I would imagine that people who get formal rehab may consider themselves capable in different ways — having been shown tools and been given training, they may overestimate their autonomous capabilities… and end up either flaming out or getting into jams that are demoralizing and/or embarrassing and are in any case real disincentives to keep going.
It’s always unfortunate when this dropping out happens, but I think it goes with the territory of TBI. Especially MTBI, which is one of those pesky hidden disabilities that can depress the living hell out of you, if you dwell on it too much. If the focus of your online work is to educate people about the kinds of problems that accompany mild traumatic brain injury and you want to talk about solutions, it can be mighty difficult, because there are so many confusing problems to talk about… and MTBI makes finding workable solutions to sticky problems difficult, because in order to figure out solutions, you have to know what the problem is, and your mildly TBI’ed brain isn’t always up to that task — and when it thinks it is, sometimes it’s not.
And then there’s the existential angst… If you’ve got an injured (okay, let’s be honest, damaged) brain, what right do you have to talk about anything? Especially with any level of expertise? Isn’t one of the requirements of expertise and authority, having a fully functional brain? Who are you to talk about it? Aren’t you a patient, after all? A victim? A survivor? Someone who is at a disadvantage, cognitively, who can’t even get through the day, sometimes, without making a mess of everything? Who are you to talk about TBI? Shouldn’t that be left to the experts?

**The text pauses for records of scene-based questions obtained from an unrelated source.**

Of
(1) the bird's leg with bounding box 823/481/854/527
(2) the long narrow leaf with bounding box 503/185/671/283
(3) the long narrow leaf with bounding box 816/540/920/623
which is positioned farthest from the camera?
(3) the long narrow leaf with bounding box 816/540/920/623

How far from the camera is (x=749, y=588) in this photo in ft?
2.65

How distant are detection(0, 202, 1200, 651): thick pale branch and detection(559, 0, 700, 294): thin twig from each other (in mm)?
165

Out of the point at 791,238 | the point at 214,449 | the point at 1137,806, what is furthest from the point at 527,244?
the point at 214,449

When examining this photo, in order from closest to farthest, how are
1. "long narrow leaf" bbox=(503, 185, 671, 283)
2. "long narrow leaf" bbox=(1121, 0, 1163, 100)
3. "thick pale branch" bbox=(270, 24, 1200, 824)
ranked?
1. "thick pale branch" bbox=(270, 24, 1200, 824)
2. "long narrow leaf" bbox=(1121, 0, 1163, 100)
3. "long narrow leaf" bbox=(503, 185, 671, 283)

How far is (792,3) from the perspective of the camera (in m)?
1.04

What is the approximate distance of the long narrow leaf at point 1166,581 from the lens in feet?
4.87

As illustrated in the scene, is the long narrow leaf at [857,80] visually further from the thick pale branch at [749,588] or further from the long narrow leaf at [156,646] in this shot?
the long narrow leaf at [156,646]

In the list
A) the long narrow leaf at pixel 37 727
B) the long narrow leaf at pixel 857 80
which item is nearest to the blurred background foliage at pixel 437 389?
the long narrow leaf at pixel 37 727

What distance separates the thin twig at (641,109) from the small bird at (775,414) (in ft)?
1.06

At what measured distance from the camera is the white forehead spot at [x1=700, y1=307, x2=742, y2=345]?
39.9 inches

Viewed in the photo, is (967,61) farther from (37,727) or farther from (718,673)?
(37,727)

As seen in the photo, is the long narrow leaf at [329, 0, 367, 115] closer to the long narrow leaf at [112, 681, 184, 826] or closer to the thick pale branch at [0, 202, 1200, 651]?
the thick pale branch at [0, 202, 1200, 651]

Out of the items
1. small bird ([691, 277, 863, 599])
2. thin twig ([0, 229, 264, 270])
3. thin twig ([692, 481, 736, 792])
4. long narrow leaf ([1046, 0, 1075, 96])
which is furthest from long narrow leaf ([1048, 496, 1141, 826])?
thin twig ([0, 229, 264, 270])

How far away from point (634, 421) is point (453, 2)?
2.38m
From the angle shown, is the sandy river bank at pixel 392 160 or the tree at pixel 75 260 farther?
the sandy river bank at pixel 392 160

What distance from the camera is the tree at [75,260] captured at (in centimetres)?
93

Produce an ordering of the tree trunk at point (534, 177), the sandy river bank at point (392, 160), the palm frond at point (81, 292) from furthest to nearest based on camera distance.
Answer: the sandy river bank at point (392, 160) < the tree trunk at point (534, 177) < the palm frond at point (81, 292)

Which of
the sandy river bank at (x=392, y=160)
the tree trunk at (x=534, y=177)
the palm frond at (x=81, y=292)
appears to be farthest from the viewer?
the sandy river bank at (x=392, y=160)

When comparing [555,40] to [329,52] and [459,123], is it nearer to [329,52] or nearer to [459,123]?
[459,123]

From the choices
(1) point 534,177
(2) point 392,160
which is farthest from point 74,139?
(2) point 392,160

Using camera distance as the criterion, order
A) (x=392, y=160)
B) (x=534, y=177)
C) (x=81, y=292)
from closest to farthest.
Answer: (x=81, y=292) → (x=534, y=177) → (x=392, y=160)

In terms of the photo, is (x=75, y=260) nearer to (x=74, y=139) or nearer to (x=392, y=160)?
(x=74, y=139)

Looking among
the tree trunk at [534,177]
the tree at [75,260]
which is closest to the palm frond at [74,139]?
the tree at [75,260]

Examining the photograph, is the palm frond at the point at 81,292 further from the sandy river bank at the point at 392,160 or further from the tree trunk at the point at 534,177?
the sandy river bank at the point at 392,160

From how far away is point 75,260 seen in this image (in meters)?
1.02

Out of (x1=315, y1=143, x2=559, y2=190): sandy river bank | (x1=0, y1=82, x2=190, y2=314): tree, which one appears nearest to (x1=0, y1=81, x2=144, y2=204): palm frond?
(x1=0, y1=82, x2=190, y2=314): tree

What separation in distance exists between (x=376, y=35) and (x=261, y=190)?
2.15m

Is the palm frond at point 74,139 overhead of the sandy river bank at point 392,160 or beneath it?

But the experts are either few and far between, or they are otherwise occupied — especially with TBI, where the moderate and severe forms are a lot more interesting and dramatic than the “mild” kind, and they can get actual numbers and data on the impacts and effects. So, unless you talk about your (M)TBI, who’s going to? Who’s going to speak to the millions of people out there who suffer supposedly mild injuries to their brains, but find themselves increasingly incapacitated through the course of their lives and are so utterly, totally alone in a world that is far more interested in money-making injuries that render quantifiable data? Who’s going to speak to them? You?
So, there’s the quandary and conundrum. You want to help. And you want to share. But the more you try to share, the more keenly aware you are of your limitations and difficulties, and if you dwell on them too deeply (even if for the sake of helping others see that they’re not alone), you can end up in this TBI vortex of criticsm and self-doubt and self-assessment that goes nowhere, because in the process of examining yourself with a fine-tooth comb, you’re seriously wearing yourself out and making yourself even less cognitively viable.
So, the downward cycle continues. And some people never pull out of it. Just check online. Inactive TBI blogs abound. And now you know (part of the reason) why.
That being said, I’m collecting links to information from trusted sources which are funded and organized and whose purpose is to educate the outside world. I’m going to start with the Brain Injury Associations of different states. I’ll start at Alabama and end up at Wyoming, to make it easy on myself.
Because good help for TBI shouldn’t be this hard to find.